- **Extract provided**
Randal Burns' Big Data Blog

smallbigrbface.jpghpim1156.jpg

RSS feed!

Thoughts related to the management of large data sets, storage systems, database systems, scientific computing, and anything else that catches my fancy.

Distributed Sensing

originally posted 02/24/2008

My student Ioannis has been trying to turn me on to compressive sensing for a while now. He loves it because it is so “radical”, “new”, and “cool”. These are important things, but systems researchers tend to dismiss such superlatives and ask mundane questions like, “how can this improve operational behavior?” The best innovations are those that have profoundly change the way that we assemble information systems.

I looked into it more deeply in the context of my Advanced class and am absolutely convinced that Ioannis is right. It is cool and radical. But, not for it’s elegance, but rather for its ability to do distributed sensing. (OK, I am not going to summarize the technique to much, so check out the tutorial.)

In a sensor network, data collection comprises computing a random matrix that defines what observations each sensor should make, e.g. for a time series of n values, each sensor will observe s of those n, s<n, compose the collection into a single value. These collections are shipped back to a host computer where the signal is reconstructed by inverting the randomized matrix.

- **Directions**
#1 According to the blog post, where are the sensors' collections sent so the signal can be reconstructed?
#2 Write out the passage of the blog post starting with "My student Ioannis" and going on through "out the tutorial.)".

- **Provided data**

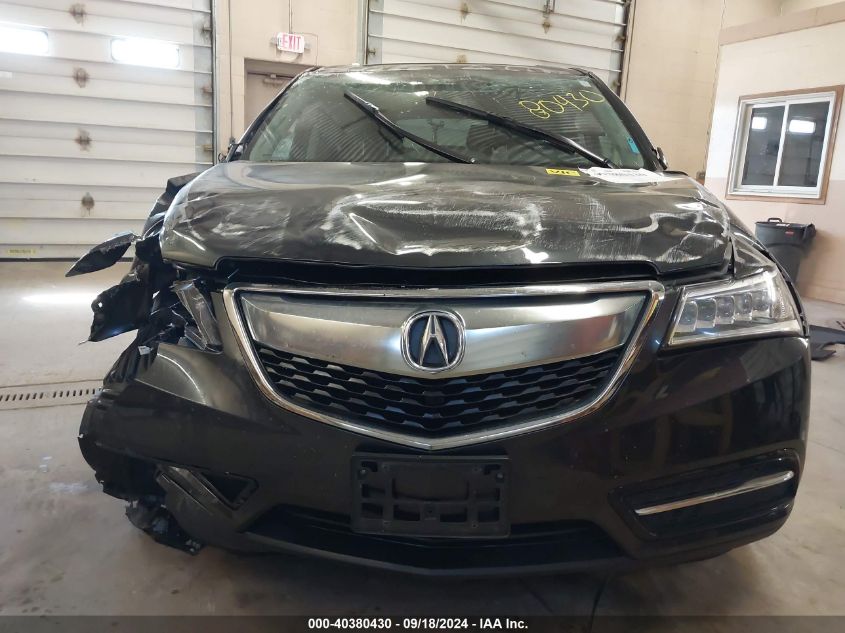 2016 Acura Mdx VIN: 5FRYD4H29GB021718 Lot: 40380430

- **Answers**
#1 They are shipped back to a host computer.

#2
My student Ioannis has been trying to turn me on to compressive sensing for a while now. He loves it because it is so “radical”, “new”, and “cool”. These are important things, but systems researchers tend to dismiss such superlatives and ask mundane questions like, “how can this improve operational behavior?” The best innovations are those that have profoundly change the way that we assemble information systems.

I looked into it more deeply in the context of my Advanced class and am absolutely convinced that Ioannis is right. It is cool and radical. But, not for it’s elegance, but rather for its ability to do distributed sensing. (OK, I am not going to summarize the technique to much, so check out the tutorial.)